Ao chegar há 23 anos no Japão, Adilson Tomio Tadocoro, nascido em Mogi das Cruzes (SP), arranjou emprego numa empresa de beneficiamento de arroz. Depois de quatro anos, resolveu fazer um curso de soldador. Daí foi um pulo para criar uma pequena empresa no segmento, com quatro empregados.
Hoje, a Tadocoro Mutsuki Kougyou (TMK) fabrica componentes para trens e participa da produção de 500 vagões por ano, tem 115 empregados e faturou 1,2 bilhão de iene (US$ 11 milhões) em 2018. E Tadocoro é apontado como um dos bem sucedidos dekasseguis, nome que se dá aos imigrantes descendentes de japoneses que buscam trabalho no Japão.
A sede da TMK fica em Fujisawa, a uma hora de Tóquio, e a fábrica em Yokohama. A expansão dos negócios continua. Para 2020, Adilson projeta crescimento de 50% no negócio, quando uma segunda fábrica passará a operar em Hiroshima.
Seu mercado é 100% japonês, num país onde trem e metrô são os principais meios de transporte da população. Para Tadocoro, uma diferença em relação ao Brasil é que o Japão protege as pequenas e médias empresas. Sugere ao Brasil fazer o mesmo.
Cerca de 60% dos empregados da TMK são brasileiros. O salário médio bruto anual é de 1,2 milhão de ienes (US$ 66 mil). Eles são recrutados na comunidade brasileira para produzir desenhos em 3D, soldar e montar trens.
“Há muitos brasileiros muito qualificados aqui, mas que não conseguem emprego melhor por causa do idioma”, contou Tadocoro, após um encontro de brasileiros com o presidente Jair Bolsonaro, em Tóquio, na semana passada. “Já comigo não tem barreira, utilizamos o português na empresa sem problema.”

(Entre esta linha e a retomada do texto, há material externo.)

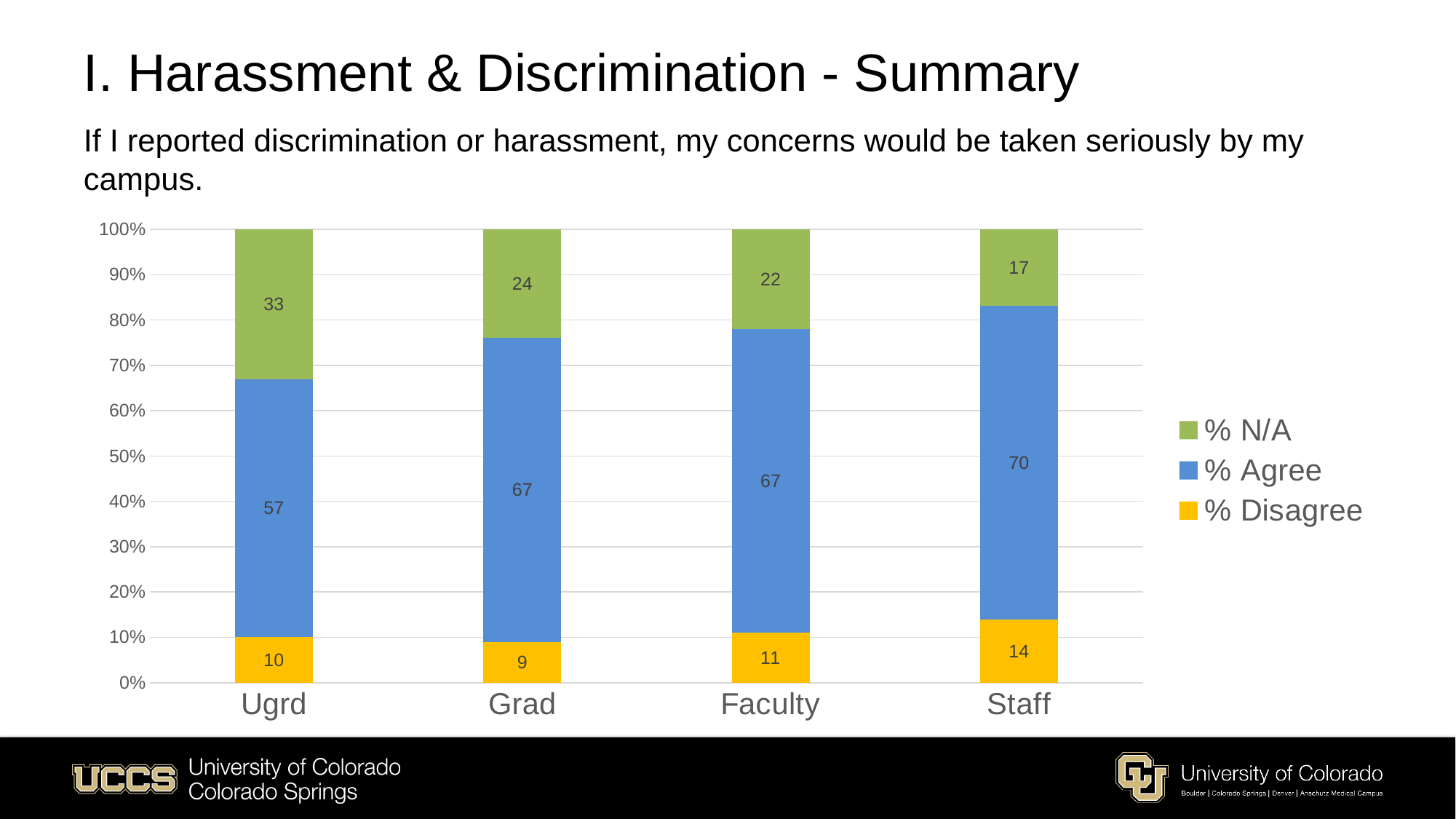
Which colour represents % Disagree in the chart? Yellow How many series does the legend list? 3 What is the % Agree value for Staff? 70 Which category has the lowest % N/A value? Staff What is the difference between the % Disagree values for Staff and Grad? 5 How many categories are shown on the x axis? 4 Which category has the lowest % Disagree value? Grad What is the % N/A value for Ugrd? 33 Which category has the highest % Agree value? Staff What is the % Disagree value for Grad? 9 Which is larger, the % N/A value for Grad or for Faculty? Grad What kind of chart is shown on the slide? Stacked bar chart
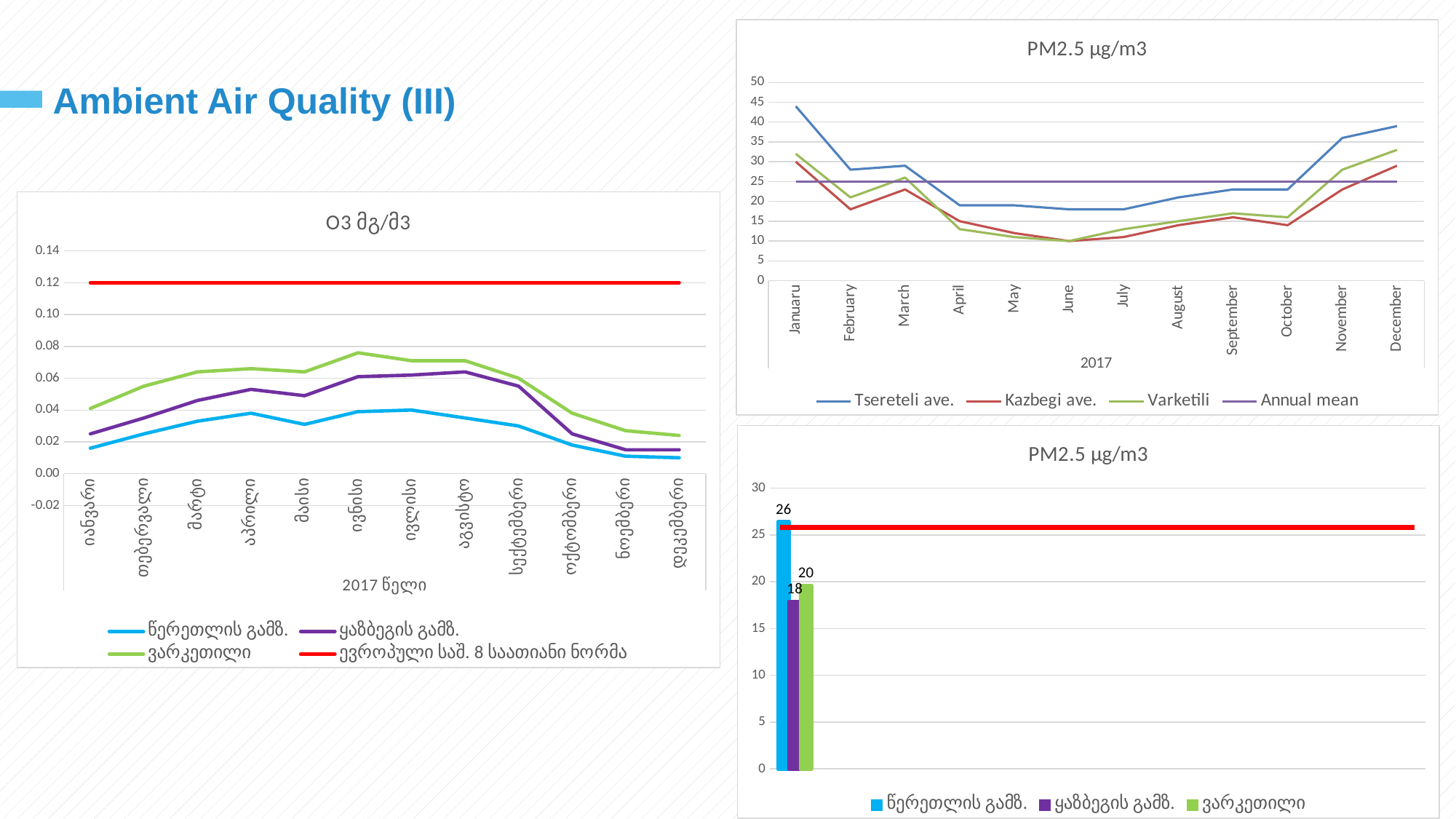
In the bottom-right PM2.5 µg/m3 bar chart, what is the value for ყაზბეგის გამზ.? 18 In the bottom-right PM2.5 µg/m3 bar chart, what is the difference between the values for წერეთლის გამზ. and ვარკეთილი? 6 In the top-right PM2.5 µg/m3 line chart, what is the value of the Annual mean line? 25 In the bottom-right PM2.5 µg/m3 bar chart, which series has the lowest value? ყაზბეგის გამზ. In the O3 მგ/მ3 chart, what is the value of the red ევროპული საშ. 8 საათიანი ნორმა line? 0.12 In the bottom-right PM2.5 µg/m3 bar chart, what is the value for წერეთლის გამზ.? 26 In the top-right PM2.5 µg/m3 line chart, in which month is Tsereteli ave. highest? Januaru In the top-right PM2.5 µg/m3 line chart, is the value for Tsereteli ave. in Januaru greater or less than 40? greater In the top-right PM2.5 µg/m3 line chart, which is larger in February: Tsereteli ave. or Kazbegi ave.? Tsereteli ave. What kind of chart is the bottom-right PM2.5 µg/m3 chart? bar chart How many series does the legend of the bottom-right PM2.5 µg/m3 bar chart list? 3 In the O3 მგ/მ3 chart, how many series does the legend list? 4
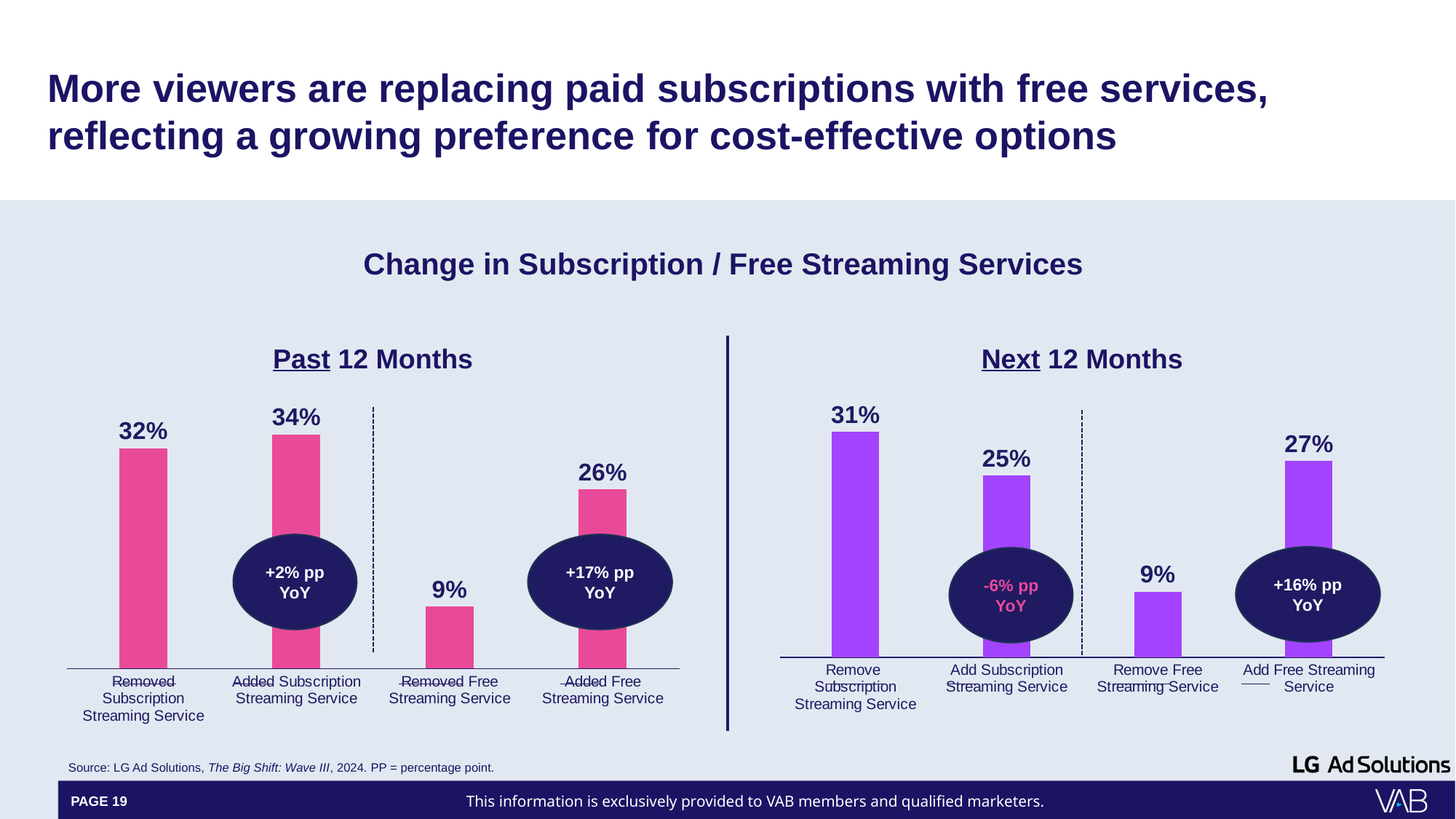
How many categories are shown in the Past 12 Months chart? 4 What type of chart is used for the Next 12 Months data? Bar chart In the Next 12 Months chart, which category has the lowest value? Remove Free Streaming Service In the Next 12 Months chart, which is larger: Add Free Streaming Service or Add Subscription Streaming Service? Add Free Streaming Service In the Past 12 Months chart, what is the value for Removed Free Streaming Service? 9% In the Next 12 Months chart, what is the value for Add Free Streaming Service? 27% In the Next 12 Months chart, what is the difference between Remove Subscription Streaming Service and Add Subscription Streaming Service? 6 percentage points In the Past 12 Months chart, what is the difference between Added Free Streaming Service and Removed Free Streaming Service? 17 percentage points In the Past 12 Months chart, what is the value for Added Subscription Streaming Service? 34% In the Next 12 Months chart, what is the value for Remove Subscription Streaming Service? 31% In the Next 12 Months chart, what YoY change is shown in the circle for Add Subscription Streaming Service? -6% pp YoY In the Past 12 Months chart, which category has the highest value? Added Subscription Streaming Service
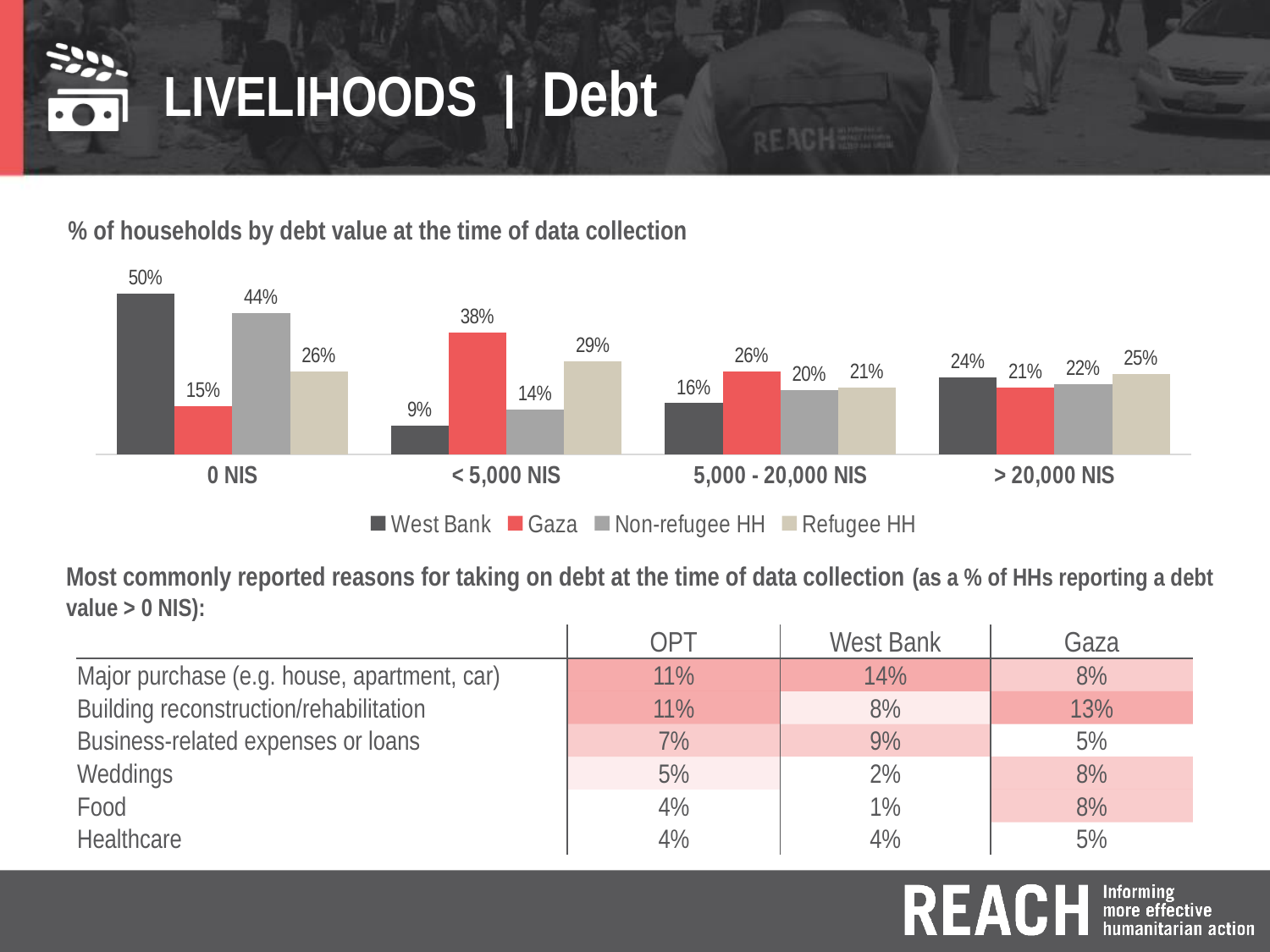
What percentage of Gaza households reported a debt value of < 5,000 NIS? 38% What is the value for Non-refugee HH in the 5,000 - 20,000 NIS category? 20% Which series has the lowest value in the < 5,000 NIS category? West Bank Which series has the highest value in the 0 NIS category? West Bank What is the value for Refugee HH in the > 20,000 NIS category? 25% What type of chart is shown on the slide? bar chart What percentage of West Bank households reported a debt value of 0 NIS? 50% How many series does the chart legend list? 4 What is the difference between the West Bank and Gaza values in the 0 NIS category? 35% What is the title of the chart? % of households by debt value at the time of data collection In the 5,000 - 20,000 NIS category, which is larger: the Gaza value or the West Bank value? Gaza How many debt value categories are shown on the x axis of the chart? 4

Para o embaixador brasileiro no Japão, Eduardo Saboia, talvez o elemento mais especial da relação bilateral seja a dimensão humana. Além da conhecida presença dos nipodescendentes no Brasil, hoje mais de dois milhões, a comunidade brasileira residente no Japão ultrapassa 200 mil pessoas, praticamente todos regularizados junto ao governo local. É a terceira maior comunidade brasileira no exterior, só atrás daquelas nos EUA e no Paraguai. Os brasileiros formam o quinto maior contingente de estrangeiros no Japão, depois de chineses, sul-coreanos, vietnamitas e filipinos. Em 2020, haverá comemoração dos 30 anos da comunidade brasileira no Japão.
Mas o brasileiro mais famoso atualmente no Japão está longe da realidade dos dekasseguis. Trata-se de Carlos Ghosn, ex-presidente da Renault – Nissan – Mitsubishi, que foi preso em novembro de 2018, acusado de abuso de confiança e dissimular ganhos entre 2009 e 2017. Ele vive atualmente em residência vigiada na capital japonesa e corre o risco de até 10 anos de prisão.
O presidente Jair Bolsonaro contou em Tóquio que “pessoas importantes” no Brasil o procuraram para que ele pedisse junto ao governo japonês agilidade no processo de Ghosn. “Eu ouvi também outras pessoas que sugeriram não tocar nesse assunto porque poderia ferir suscetibilidades. E não vou interferir”. Ghosn, que tem também nacionalidade francesa e libanesa, recebe assistência do consulado brasileiro em Tóquio, segundo diplomatas.